Zeroing on exit would be more secure, but significantly slower -- you want to exit quickly, so you can potentially start a replacement program, which would be expected to, at least sometimes, take time to allocate the same amount of memory. If it does allocate the whole amount immediately, it's not necessarily any slower in total time between zeroing at exit or on mapping; but it there's enough time for the pages to get zeroed in the background, that reduces the amount of time waiting for the kernel to do things.



Maybe a randomized sparse zeroing ?


I'm not sure what a randomized zeroing would get you from a security perspective. You shouldn't need to be concerned about other programs observing the memory, kernels are expected to give programs only zeroed pages.

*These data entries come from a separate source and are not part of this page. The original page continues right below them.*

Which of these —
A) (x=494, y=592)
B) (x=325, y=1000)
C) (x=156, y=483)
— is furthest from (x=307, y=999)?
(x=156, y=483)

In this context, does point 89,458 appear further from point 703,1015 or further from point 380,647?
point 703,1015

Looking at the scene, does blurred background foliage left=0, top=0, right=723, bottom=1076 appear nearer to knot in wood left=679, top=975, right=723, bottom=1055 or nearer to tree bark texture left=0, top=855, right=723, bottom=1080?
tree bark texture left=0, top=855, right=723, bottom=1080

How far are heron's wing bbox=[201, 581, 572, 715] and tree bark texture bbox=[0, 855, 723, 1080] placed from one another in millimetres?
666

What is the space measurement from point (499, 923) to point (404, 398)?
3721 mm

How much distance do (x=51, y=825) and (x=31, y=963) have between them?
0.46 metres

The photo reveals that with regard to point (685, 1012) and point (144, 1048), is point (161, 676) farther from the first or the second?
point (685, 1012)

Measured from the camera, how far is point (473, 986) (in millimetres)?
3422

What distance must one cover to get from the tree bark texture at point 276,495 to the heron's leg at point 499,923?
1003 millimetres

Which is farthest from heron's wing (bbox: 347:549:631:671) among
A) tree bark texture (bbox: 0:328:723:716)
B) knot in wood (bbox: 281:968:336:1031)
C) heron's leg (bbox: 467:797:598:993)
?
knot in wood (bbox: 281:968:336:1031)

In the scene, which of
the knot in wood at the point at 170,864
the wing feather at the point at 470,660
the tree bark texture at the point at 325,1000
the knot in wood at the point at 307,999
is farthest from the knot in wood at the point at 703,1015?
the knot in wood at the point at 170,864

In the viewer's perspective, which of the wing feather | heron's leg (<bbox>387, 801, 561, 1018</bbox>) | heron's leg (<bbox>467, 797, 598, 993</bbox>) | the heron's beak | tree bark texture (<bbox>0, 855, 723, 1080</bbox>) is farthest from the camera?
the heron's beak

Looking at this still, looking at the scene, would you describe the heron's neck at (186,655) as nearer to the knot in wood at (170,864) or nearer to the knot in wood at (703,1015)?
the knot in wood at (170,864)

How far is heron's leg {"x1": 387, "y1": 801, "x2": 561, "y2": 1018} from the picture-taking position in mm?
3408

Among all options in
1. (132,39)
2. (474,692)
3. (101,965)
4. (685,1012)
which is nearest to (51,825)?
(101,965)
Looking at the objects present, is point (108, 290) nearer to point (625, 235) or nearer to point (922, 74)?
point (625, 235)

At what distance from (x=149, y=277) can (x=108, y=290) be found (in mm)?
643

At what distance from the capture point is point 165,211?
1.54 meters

If you're concerned about kernel level memory dumping, randomized zeroing isn't good enough -- it may or may not have zeroed your secrets, so that's not very helpful. Background zeroing doesn't help much here either -- FreeBSD sets a target of zeroing half the free pages, so your secrets may not be zeroed for a long time.

It seems the jury is out on the benefits from a performance perspective (DragonflyBSD took out background zeroing, saying they were unable to observe a performance difference, so simpler code is better)


Not much indeed but it might deter some low hanging leak hacks..


Why? When taking into account the cpu cache, branch mispredictions, etc, I bet it would be slower than just zeroing it, besides it wouldn't be secure at all, imagine a process that stores a secret key, and then releases the memory, if another process can trigger the first to generate and release the key memory multiple times, they would be able to read it.